---------- Working data ----------

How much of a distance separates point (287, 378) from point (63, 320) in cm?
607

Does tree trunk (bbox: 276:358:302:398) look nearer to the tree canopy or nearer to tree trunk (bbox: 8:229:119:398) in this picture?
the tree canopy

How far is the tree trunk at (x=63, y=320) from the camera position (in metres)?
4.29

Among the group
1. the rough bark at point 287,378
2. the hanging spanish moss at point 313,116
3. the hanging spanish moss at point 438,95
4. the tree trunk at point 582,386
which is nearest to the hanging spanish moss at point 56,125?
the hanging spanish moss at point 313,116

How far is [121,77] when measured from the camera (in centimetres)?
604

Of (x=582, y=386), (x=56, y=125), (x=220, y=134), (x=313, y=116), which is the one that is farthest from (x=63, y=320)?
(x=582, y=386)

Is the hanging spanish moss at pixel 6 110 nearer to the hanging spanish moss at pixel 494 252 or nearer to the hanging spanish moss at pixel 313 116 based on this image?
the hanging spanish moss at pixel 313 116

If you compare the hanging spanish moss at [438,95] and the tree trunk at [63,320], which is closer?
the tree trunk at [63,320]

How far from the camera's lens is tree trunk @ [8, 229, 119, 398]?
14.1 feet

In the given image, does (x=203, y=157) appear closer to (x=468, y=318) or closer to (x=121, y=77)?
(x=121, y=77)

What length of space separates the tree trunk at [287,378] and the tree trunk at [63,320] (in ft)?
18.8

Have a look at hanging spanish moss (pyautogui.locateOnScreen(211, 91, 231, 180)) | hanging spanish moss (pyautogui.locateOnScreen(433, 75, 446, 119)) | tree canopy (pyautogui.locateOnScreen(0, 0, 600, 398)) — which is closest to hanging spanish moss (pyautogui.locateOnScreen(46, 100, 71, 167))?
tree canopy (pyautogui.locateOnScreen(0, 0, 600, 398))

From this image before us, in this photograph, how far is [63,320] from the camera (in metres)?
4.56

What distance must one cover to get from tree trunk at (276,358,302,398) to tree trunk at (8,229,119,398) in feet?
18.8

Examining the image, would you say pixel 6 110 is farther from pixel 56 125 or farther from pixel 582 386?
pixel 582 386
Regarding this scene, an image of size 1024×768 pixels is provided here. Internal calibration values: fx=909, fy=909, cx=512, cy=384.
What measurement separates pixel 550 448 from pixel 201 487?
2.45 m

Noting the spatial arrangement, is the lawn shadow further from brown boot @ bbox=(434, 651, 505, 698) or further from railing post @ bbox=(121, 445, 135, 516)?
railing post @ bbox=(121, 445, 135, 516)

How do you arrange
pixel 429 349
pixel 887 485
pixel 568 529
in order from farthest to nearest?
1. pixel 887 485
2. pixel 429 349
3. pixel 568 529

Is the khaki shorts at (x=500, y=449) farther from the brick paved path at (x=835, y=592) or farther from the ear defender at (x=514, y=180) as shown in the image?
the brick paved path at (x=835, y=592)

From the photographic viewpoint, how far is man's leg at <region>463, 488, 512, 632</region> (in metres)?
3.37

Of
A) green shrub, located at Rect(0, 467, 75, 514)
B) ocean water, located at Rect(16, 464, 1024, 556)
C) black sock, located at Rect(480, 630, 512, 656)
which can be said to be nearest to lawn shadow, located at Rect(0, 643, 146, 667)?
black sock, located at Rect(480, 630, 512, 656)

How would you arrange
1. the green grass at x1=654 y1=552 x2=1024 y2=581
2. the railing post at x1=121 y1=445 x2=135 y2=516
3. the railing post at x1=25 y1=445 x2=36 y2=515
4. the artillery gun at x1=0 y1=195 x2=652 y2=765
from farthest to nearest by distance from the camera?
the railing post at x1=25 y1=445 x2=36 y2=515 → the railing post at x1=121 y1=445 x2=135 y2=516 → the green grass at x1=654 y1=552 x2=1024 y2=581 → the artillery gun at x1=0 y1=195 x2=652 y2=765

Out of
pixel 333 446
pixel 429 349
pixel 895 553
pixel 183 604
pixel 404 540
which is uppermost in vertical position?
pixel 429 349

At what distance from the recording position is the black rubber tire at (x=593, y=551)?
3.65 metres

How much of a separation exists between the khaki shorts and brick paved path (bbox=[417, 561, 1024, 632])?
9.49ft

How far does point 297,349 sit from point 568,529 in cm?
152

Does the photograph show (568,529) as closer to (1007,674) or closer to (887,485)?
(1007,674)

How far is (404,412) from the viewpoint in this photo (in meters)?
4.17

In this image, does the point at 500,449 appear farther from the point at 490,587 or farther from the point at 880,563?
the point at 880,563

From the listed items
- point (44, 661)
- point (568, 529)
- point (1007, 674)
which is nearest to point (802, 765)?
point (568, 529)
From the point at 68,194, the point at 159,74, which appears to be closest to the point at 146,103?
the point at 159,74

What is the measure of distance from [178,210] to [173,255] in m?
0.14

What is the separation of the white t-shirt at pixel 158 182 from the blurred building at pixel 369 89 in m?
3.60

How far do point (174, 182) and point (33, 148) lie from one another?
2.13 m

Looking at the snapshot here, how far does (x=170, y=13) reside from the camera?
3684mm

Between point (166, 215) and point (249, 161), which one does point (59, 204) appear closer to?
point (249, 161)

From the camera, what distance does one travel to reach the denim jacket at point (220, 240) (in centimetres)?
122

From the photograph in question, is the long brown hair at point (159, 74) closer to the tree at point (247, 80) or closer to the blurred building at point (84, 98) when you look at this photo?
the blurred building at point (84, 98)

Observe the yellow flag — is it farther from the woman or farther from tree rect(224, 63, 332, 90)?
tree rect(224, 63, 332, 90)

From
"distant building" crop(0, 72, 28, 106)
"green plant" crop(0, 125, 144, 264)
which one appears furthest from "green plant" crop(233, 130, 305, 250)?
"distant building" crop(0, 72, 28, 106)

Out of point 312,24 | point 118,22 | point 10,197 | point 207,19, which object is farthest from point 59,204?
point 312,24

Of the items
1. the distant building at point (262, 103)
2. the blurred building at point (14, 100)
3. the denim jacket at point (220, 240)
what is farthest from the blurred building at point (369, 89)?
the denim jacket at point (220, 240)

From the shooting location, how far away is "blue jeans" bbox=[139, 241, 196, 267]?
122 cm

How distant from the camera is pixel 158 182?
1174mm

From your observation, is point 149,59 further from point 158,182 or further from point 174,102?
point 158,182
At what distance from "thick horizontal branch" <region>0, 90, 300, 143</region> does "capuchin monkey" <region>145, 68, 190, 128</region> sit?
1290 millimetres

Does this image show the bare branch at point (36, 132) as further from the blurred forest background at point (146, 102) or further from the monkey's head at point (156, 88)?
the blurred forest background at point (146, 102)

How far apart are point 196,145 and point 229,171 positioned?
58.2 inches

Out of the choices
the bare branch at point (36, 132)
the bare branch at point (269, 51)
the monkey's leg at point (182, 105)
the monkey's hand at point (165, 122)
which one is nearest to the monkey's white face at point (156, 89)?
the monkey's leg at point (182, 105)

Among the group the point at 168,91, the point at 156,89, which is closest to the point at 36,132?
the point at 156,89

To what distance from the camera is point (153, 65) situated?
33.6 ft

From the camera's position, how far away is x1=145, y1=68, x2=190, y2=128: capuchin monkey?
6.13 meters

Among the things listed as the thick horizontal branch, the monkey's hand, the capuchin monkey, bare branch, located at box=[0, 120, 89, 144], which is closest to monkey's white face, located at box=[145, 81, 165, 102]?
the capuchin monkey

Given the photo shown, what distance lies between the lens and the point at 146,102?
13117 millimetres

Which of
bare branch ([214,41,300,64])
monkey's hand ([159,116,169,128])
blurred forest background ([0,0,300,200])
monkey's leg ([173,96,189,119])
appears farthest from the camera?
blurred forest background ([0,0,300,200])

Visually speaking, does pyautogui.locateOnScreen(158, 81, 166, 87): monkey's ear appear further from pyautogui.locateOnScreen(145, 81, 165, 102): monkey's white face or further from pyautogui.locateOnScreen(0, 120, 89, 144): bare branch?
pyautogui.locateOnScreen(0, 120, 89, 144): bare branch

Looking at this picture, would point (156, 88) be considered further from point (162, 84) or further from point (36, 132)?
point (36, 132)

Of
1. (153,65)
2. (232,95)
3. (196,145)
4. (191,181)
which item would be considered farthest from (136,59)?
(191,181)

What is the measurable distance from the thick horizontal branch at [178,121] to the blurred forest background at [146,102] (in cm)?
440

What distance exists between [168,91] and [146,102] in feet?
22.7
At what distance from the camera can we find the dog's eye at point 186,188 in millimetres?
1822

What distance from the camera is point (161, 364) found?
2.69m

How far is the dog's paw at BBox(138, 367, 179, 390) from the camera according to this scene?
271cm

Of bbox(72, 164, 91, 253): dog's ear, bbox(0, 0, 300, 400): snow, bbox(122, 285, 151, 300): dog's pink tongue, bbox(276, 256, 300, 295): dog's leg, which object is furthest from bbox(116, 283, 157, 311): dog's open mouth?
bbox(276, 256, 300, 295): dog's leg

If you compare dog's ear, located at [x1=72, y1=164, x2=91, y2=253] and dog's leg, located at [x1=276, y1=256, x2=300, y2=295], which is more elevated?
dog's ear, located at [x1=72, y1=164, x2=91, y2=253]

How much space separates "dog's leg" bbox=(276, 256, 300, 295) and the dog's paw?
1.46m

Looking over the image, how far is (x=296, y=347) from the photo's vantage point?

----------

Given task: Put the lines of the data above into a numbered list, beginning at the line that contains "How much space" and running through the last line of the data. Leave out blank lines.

Answer to this problem:
1. How much space separates "dog's leg" bbox=(276, 256, 300, 295) and the dog's paw?
2. 1.46m
3. Looking over the image, how far is (x=296, y=347) from the photo's vantage point?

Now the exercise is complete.